The statistics listed in this site are taken from public data published by the Japanese MPT, at the end of the fiscal year ending March of each calendar year. The tables in the site have been restated for calendar year.
Care must be taken in comparing this data to "equivalent" U.S. FCC data. There are many differences in the in regulations that make direct comparisons problematic. Still similarities exist. The Japanese system has led the world in liberalization of licensing, which led to its rapid growth. This information may be useful in projecting trends in the Amateur Radio service in other countries planning further liberalization of the license process.
Please use this data carefully. Consider the following points:
The Japanese MPT issues two separate licenses to Amateurs - an Operator License, and a Station License. There are four Operator Classes: 1st, 2nd, 3rd, and 4th which are roughly equivalent to the U.S. Extra, General, Tech Plus, and Technician licenses. Operator permits are for life, and the MPT has no way of tracking status of licensees, so the data published really states the cumulative total of Operator licenses that have ever been issued. As a result there are approximately four times as many amateurs with operating licenses in Japan as in the U.S., with a population less than half.

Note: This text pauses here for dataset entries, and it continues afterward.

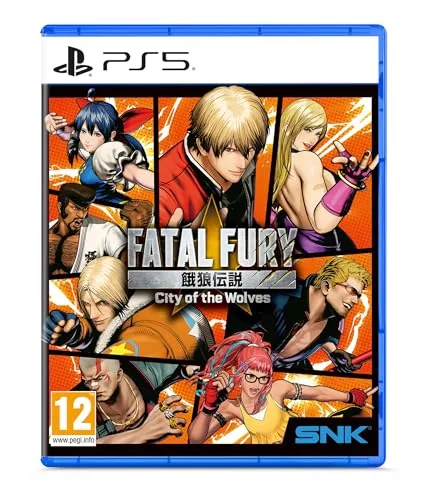 Fatal Fury: City of the Wolves Special Edition PS5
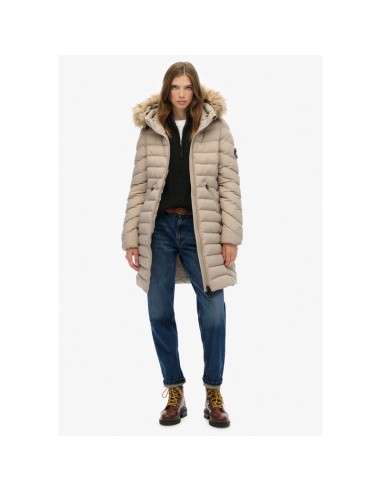 SUPERDRY CHAQUETA W5011999A_GR GRIS (W)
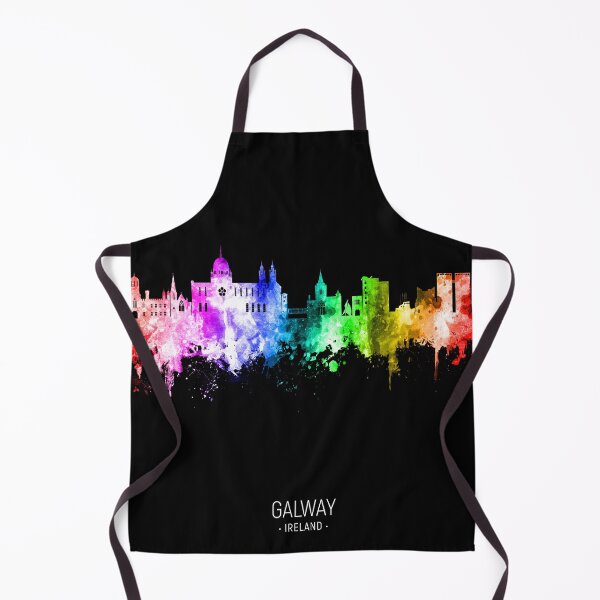 Item preview, Galway Ireland Skyline designed and sold by ArtPrints.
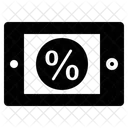 Discount Shopping Online Icon
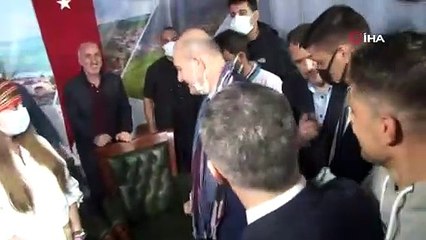 Bakan Soylu, 'Trabzon Tanıtım Günleri' etkinliğini ziyaret etti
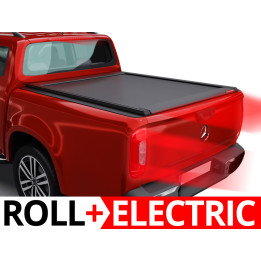 Electronically Assisted Roll Top Tonneau Bed Cover, Tessera 4x4 Roll+, Mercedes-Benz X-Class 2017 - 2020 - EDK.ro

Operators upgrading to higher class licenses retain all previous licenses, so the statistics "double count" amateurs, overstating the total number of licensees. Statistics in this site for "New Amateurs" are computed by simple difference with the previous year and so slightly overstates growth of Japanese Amateur Radio Operators.
U. S. Amateur licenses are now for ten years, so a direct comparison can not be made. Effects of "loss of interest" in Amateur Radio would show up more quickly in Japan if renewals drop off. Unsurprisingly this is evident in station statistics in the last four years.
Japanese Station license fees are about ¥15,000 ($120) for a new license and and additional ¥3,500 ($28) for each five year renewal. The relatively high fees may affect the Amateur Radio service, especially during times of slow economic growth.
The JARL handles the international QSO bureau only for members, an important incentive for some members operating HF to join. This should be considered when comparing membership data to other counties.
In 1996, the need to copy the Japanese Katakana CW code set at 12 wpm was dropped from the First Class operator license requirements. This alphabet of 48 characters, in addition to International Morse, was a significant hurdle for even average Japanese nationals. International Morse at 20 wpm remains a requirement. Note the substantial increase of this class of Japanese operators in 1997 as a result.